In 1978, he helped compose the song "Goodbye Summer Breeze" for Mariya Takeuchi's debut album Beginning. The following year, he wrote "September," Takeuchi's third single, which earned her the Japan Record Award for Best New Artist at the 21st Japan Record Awards in December 1979. That same year, he composed the song "Mayonaka no Door" for Miki Matsubara. The single's commercial success significantly boosted the popularity of both Matsubara and Hayashi. In 1984 he also took part in the composition of the third opening theme of the 1981 anime Urusei Yatsura, "Pajama Jama Da".

Back in 1983, he became involved with the band S. Kiyotaka & Omega Tribe, which was part of the Omega Tribe project by Koichi Fujita with Kiyotaka Sugiyama as the lead singer. He contributed to writing all of their singles and multiple other songs, including "Summer Suspicion" (1983), "Kimi no Heart wa Marine Blue" (1984), and "Futari no Natsu Monogatari" (1985), the latter of which was completed in two days. He convinced the group to record a final album after they had voted to split up, resulting in the 1985 album First Finale.

That same year he became involved with Omega Tribe, he met Junichi Inagaki and later provided the songs "Maria" and "Idasenakute" for Inagaki's third album J.I., as well as providing the song "Kanashī Iroyane" for Masaki Ueda. After he wrote "Summer Suspicion," idol Akina Nakamori requested that he write a song for her. She asked for something between the strong "Shōjo A" and the gentle "Second Love." Although Hayashi found this a challenging request, he wrote the song "Kita Wing". He also became widely active as a music director and producer of film and drama soundtracks and events. In 1987, he contributed to the film Hachikō Monogatari by both singing and composing music for its soundtrack.

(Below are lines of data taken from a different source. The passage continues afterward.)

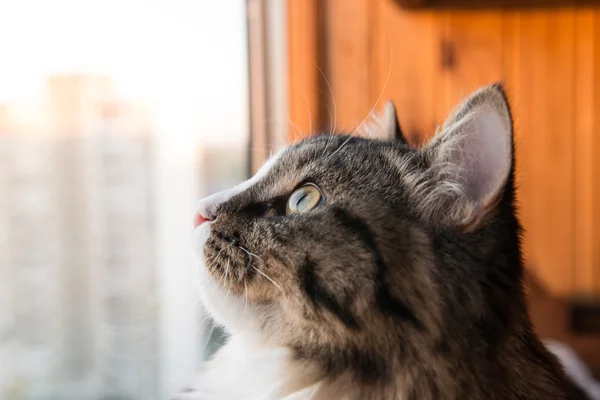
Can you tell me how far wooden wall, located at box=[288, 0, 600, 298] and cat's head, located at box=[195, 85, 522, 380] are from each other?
110 centimetres

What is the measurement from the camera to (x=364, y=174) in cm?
72

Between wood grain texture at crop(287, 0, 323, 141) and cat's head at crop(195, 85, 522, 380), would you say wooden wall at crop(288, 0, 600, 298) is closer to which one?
wood grain texture at crop(287, 0, 323, 141)

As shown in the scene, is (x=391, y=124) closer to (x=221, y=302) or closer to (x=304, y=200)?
(x=304, y=200)

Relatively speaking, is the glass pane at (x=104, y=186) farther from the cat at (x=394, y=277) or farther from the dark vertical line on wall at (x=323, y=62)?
the dark vertical line on wall at (x=323, y=62)

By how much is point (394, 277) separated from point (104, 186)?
25.0 inches

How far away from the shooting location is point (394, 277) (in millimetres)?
650

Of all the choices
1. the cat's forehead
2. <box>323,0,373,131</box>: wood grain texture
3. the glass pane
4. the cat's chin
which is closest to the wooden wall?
<box>323,0,373,131</box>: wood grain texture

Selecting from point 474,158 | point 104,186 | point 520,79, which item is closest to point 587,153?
point 520,79

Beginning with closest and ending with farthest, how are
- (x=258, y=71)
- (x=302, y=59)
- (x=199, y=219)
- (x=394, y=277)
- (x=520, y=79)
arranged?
(x=394, y=277) → (x=199, y=219) → (x=258, y=71) → (x=302, y=59) → (x=520, y=79)

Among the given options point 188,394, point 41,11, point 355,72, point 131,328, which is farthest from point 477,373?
point 355,72

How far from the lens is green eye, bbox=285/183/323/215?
0.71 metres

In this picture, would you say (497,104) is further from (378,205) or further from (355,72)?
(355,72)

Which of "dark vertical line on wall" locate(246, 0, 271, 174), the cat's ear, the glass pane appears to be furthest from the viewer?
"dark vertical line on wall" locate(246, 0, 271, 174)

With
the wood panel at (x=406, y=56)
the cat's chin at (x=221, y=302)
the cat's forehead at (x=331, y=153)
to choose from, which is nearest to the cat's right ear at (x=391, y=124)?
the cat's forehead at (x=331, y=153)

=== Retirement plans and rejoining music ===
By 2008, Hayashi had decided to retire, but on October 23, 2008, he appeared at a concert to commemorate the 35th anniversary of his career at the Tokyo International Forum. With guests such as Sugiyama, Ueda, Inagaki, and Takeuchi (the latter of whom was invited as a secret guest), the support from his fans at the event changed Hayashi's mind about retiring. He returned to work as a producer and composer, collaborating with Sugiyama on the 2011 album Kiyotaka Sugiyama meets Tetsuji Hayashi Reunited. The following year, he wrote the song "Namidame no Alice" for Shiori Tamai, which became known as a "divine song" among fans. In 2018, he formed The Band Eight and began working as a performer within the band. In July of the same year, he started the "Song File Live" series, which delivers his hit songs to his fans, with Kiyotaka Sugiyama as the first guest.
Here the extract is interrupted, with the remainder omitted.